Hi Emma,
For all of these, let's assume an overall reaction of an enzyme reacting with 2 substrates in an overall reaction:
(A) E + S1 + S2 --> E + P1 + P2
There are multiple mechanisms by which this can be achieved:
1.Sequential reactions: both substrates must be present inside the active site of the enzyme to transform S into P.
In other words:
(B) E + S1 + S2 --> S1-E-S2 (a ternary complex incorporating S1, S2 and E) --> E + P1 + P2
Mechanism (B) can happen in two different ways:
1 a) in ordered sequential reactions, the order in which S1 and S2 attach themselves to E to form the ternary complex matters, that is you have to have something like:
(C) E + S1 --> E-S1 +S2 --> E-S1-S2 --> E + P1 + P2 where S1 must bind to E before S2
1 b) in random order sequential reactions, the order in which S1 and S2 attach themselves to E does not matter, so you can have mechanism (C) or (D) occuring as follows (and both occur to some extent)
(C) E + S1 --> E-S1 +S2 --> E-S1-S2 --> E + P1 + P2
(D) E + S2 --> E-S2 +S1 --> E-S2-S1 --> E + P2 + P1
2. Ping pong substrate binding does not involve the formation of an E-S1-S2 complex (ternary complex) like in these sequential mechanisms.

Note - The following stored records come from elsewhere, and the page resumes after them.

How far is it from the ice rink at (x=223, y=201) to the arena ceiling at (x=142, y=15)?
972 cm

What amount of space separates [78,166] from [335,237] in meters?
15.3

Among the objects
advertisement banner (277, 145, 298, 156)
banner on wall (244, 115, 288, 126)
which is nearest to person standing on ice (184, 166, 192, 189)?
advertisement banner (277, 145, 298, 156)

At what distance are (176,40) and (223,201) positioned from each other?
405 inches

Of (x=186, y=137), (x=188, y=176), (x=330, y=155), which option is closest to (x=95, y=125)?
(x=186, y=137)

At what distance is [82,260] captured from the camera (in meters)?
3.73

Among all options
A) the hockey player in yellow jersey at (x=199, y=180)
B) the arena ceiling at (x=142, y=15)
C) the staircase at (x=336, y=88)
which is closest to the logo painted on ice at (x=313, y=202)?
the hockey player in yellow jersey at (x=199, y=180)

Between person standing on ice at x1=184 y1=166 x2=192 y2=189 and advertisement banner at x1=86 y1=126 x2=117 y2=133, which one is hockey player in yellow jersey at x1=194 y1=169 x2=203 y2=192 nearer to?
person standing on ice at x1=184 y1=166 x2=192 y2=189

Instead, the two substrates enter the active site at different intervals as follows:
(E) E + S1 + S2 --> E-S1 + S2 --> E* + P1 + S2 --> E*-S2 + P1 --> E + P1 + P2
Where E* is an enzyme temporarily modified by reaction with S1, often you are passing a group from S1 to S2 in this process using the enzyme as an intermediary.
This is a bit complicated and I would be surprised if the MCAT gave you this without the context of a passage.